[Instructions to follow]: Output the lines of the listing below exactly, starting at the line containing "[HMI Bz peak]" and stopping after the last line, with any pictures dropped.

[Data supplied]:
------------------------------------------------

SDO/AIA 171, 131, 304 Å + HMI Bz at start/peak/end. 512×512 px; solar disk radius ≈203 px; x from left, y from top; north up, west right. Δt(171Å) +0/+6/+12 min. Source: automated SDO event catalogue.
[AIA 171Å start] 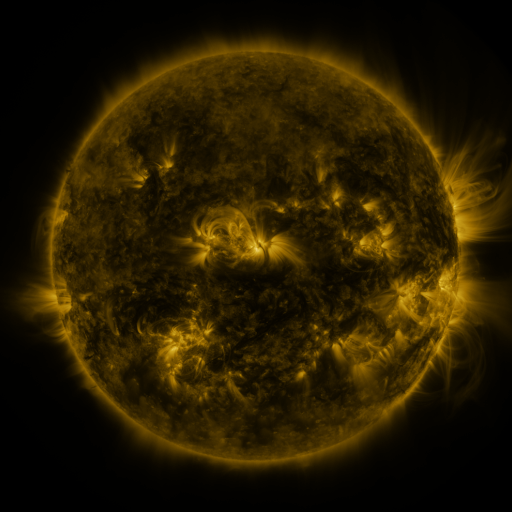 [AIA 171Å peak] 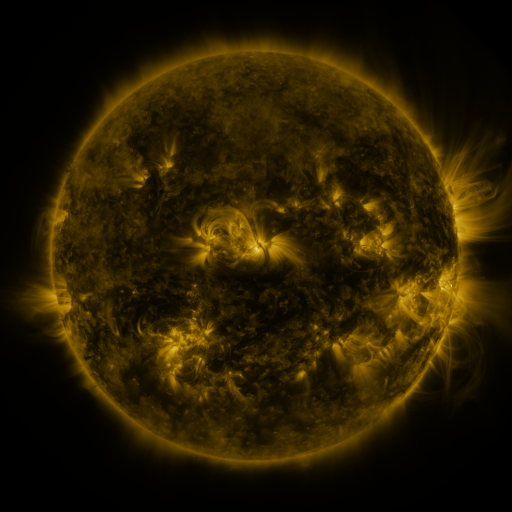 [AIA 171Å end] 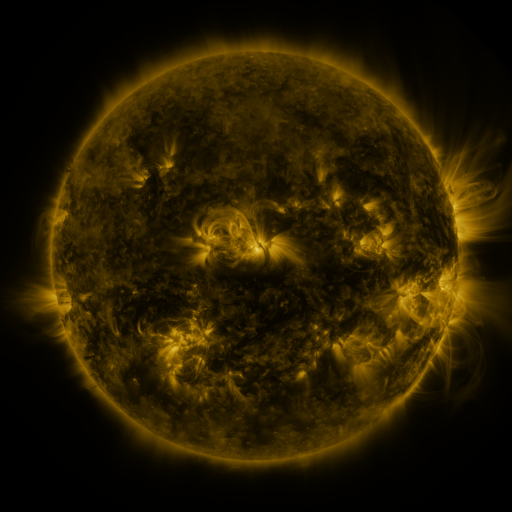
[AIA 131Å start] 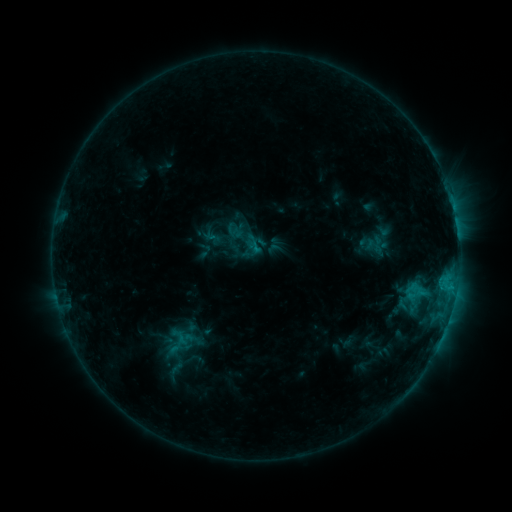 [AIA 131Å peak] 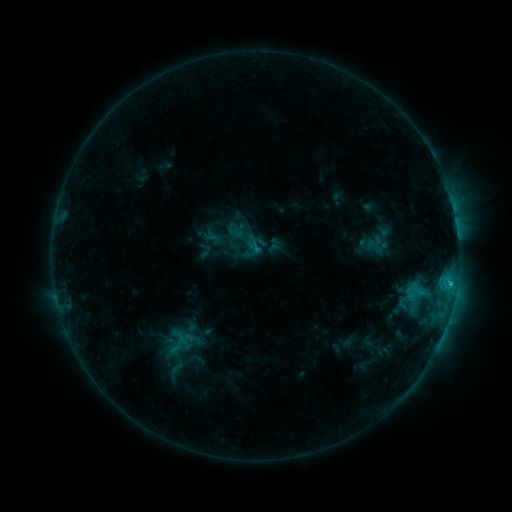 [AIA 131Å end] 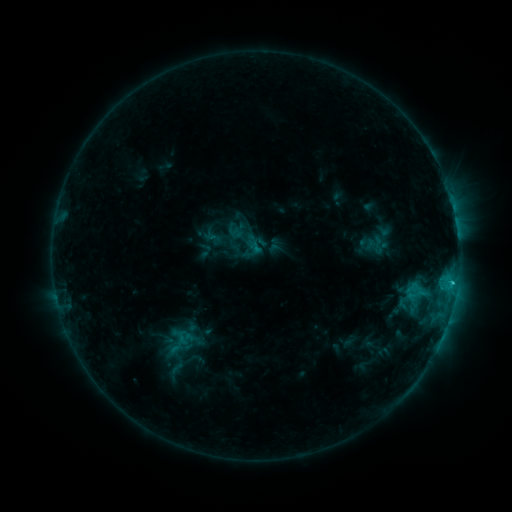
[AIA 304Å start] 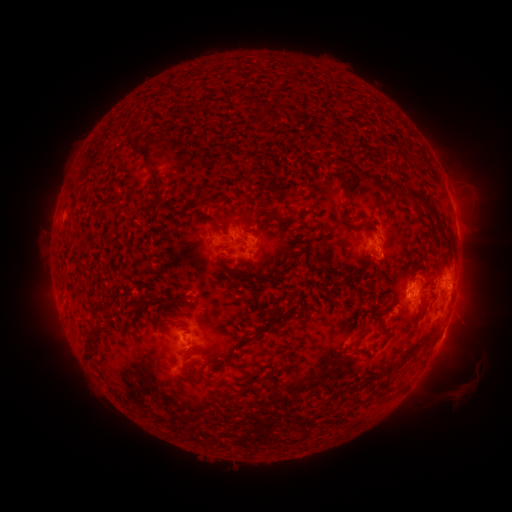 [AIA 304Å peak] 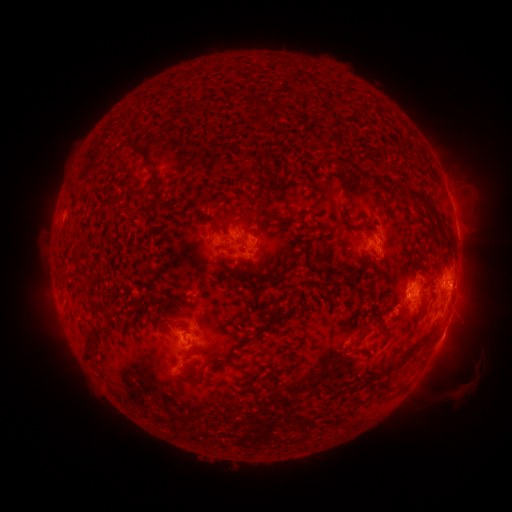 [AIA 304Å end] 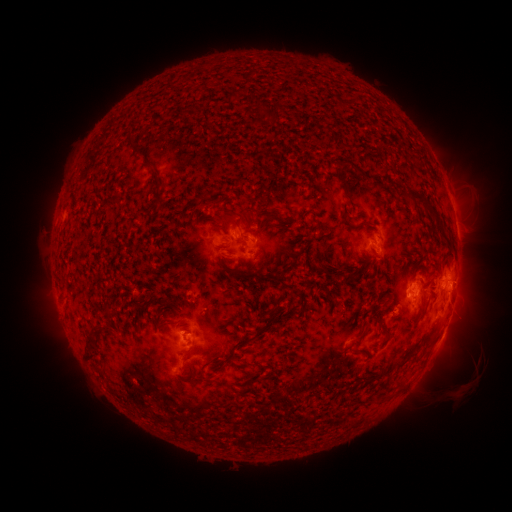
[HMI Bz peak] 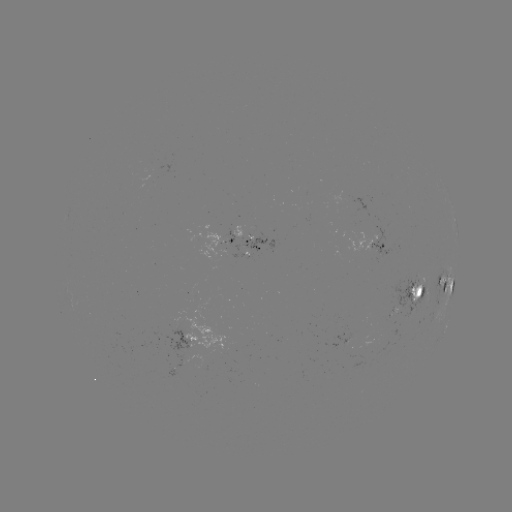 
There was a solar flare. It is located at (450, 281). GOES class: C1.7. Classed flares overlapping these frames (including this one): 1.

------------------------------------------------

[Response to the task]:
[HMI Bz peak]  
There was a solar flare. It is located at (450, 281). GOES class: C1.7. Classed flares overlapping these frames (including this one): 1.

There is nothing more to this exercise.